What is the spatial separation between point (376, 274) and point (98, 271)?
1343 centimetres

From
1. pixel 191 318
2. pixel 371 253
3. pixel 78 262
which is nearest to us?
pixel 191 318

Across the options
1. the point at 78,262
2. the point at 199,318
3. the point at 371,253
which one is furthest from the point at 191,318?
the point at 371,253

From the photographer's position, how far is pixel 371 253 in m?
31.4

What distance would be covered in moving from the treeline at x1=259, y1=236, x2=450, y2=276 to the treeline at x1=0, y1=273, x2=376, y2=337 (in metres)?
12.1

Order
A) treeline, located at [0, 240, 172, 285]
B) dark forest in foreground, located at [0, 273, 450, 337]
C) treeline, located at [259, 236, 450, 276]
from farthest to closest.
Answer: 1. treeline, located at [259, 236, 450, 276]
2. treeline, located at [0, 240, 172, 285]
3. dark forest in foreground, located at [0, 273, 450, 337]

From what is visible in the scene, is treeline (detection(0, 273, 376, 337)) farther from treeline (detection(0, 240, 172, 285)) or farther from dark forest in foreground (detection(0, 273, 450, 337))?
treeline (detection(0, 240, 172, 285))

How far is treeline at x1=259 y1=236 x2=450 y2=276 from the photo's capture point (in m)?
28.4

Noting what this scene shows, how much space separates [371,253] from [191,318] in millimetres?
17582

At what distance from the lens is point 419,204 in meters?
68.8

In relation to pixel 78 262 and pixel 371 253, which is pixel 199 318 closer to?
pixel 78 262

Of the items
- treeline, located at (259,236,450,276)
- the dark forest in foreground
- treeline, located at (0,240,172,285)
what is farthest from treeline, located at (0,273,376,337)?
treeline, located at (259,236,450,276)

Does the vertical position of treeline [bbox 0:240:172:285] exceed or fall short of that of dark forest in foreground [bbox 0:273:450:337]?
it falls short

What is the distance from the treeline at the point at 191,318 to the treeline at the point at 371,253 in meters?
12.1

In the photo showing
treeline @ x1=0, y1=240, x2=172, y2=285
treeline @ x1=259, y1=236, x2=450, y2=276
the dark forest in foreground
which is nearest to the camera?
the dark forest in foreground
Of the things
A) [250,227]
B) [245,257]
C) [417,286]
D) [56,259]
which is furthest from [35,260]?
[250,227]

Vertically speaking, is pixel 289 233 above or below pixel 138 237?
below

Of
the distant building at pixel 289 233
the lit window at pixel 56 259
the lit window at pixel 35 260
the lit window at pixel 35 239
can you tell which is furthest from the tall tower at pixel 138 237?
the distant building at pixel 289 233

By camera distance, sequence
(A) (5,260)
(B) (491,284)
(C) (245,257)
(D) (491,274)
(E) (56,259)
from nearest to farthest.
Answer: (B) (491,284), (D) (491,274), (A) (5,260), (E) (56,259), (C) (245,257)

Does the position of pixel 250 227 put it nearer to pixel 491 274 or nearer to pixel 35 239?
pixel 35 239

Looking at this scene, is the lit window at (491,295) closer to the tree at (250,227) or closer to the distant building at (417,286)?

----------

_DIRECTIVE_
Recopy all the lines exactly as they appear.

_SOLUTION FOR THIS PROBLEM_
What is the spatial separation between point (376, 274) and point (98, 271)?
1343 centimetres

From
1. pixel 191 318
2. pixel 371 253
3. pixel 78 262
which is nearest to us?
pixel 191 318

Across the options
1. the point at 78,262
2. the point at 199,318
3. the point at 371,253
which one is furthest from the point at 191,318?
the point at 371,253

From the photographer's position, how far is pixel 371 253 in m?
31.4

What distance would be covered in moving from the treeline at x1=259, y1=236, x2=450, y2=276 to the treeline at x1=0, y1=273, x2=376, y2=337 (in metres)?
12.1

Order
A) treeline, located at [0, 240, 172, 285]
B) dark forest in foreground, located at [0, 273, 450, 337]
C) treeline, located at [259, 236, 450, 276]
from farthest to closest.
Answer: 1. treeline, located at [259, 236, 450, 276]
2. treeline, located at [0, 240, 172, 285]
3. dark forest in foreground, located at [0, 273, 450, 337]

From what is visible in the scene, is treeline (detection(0, 273, 376, 337)) farther from treeline (detection(0, 240, 172, 285)) or farther from dark forest in foreground (detection(0, 273, 450, 337))?
treeline (detection(0, 240, 172, 285))

How far is treeline at x1=259 y1=236 x2=450 y2=276 from the photo's capture point (in m)?
28.4

Noting what this scene shows, how much space separates [371,253] from [191,318] in millimetres?
17582

At what distance from the lens is point 419,204 in meters?
68.8

In relation to pixel 78 262 and pixel 371 253, which is pixel 199 318 closer to?
pixel 78 262

Of the items
- treeline, located at (259,236,450,276)
- the dark forest in foreground
- treeline, located at (0,240,172,285)
what is farthest from treeline, located at (0,273,376,337)?
treeline, located at (259,236,450,276)

Does the vertical position of treeline [bbox 0:240:172:285] exceed or fall short of that of dark forest in foreground [bbox 0:273:450:337]?
it falls short

What is the distance from the treeline at the point at 191,318 to the treeline at the point at 371,253 in meters?
12.1

In the photo showing
treeline @ x1=0, y1=240, x2=172, y2=285
treeline @ x1=259, y1=236, x2=450, y2=276
the dark forest in foreground
which is nearest to the camera?
the dark forest in foreground
Of the things
A) [250,227]
B) [245,257]
C) [417,286]
D) [56,259]
which is furthest from [35,260]?
[250,227]

Vertically speaking, is pixel 289 233 above or below pixel 138 237?
below

Of
the distant building at pixel 289 233
the lit window at pixel 56 259
the lit window at pixel 35 260
the lit window at pixel 35 239
can you tell which is furthest from the tall tower at pixel 138 237?
the distant building at pixel 289 233

By camera distance, sequence
(A) (5,260)
(B) (491,284)
(C) (245,257)
(D) (491,274)
(E) (56,259)
from nearest to farthest.
Answer: (B) (491,284), (D) (491,274), (A) (5,260), (E) (56,259), (C) (245,257)

Does the position of pixel 250 227 put it nearer to pixel 491 274 or nearer to pixel 35 239?
pixel 35 239

Looking at this scene, is the lit window at (491,295) closer to the tree at (250,227) or closer to the distant building at (417,286)?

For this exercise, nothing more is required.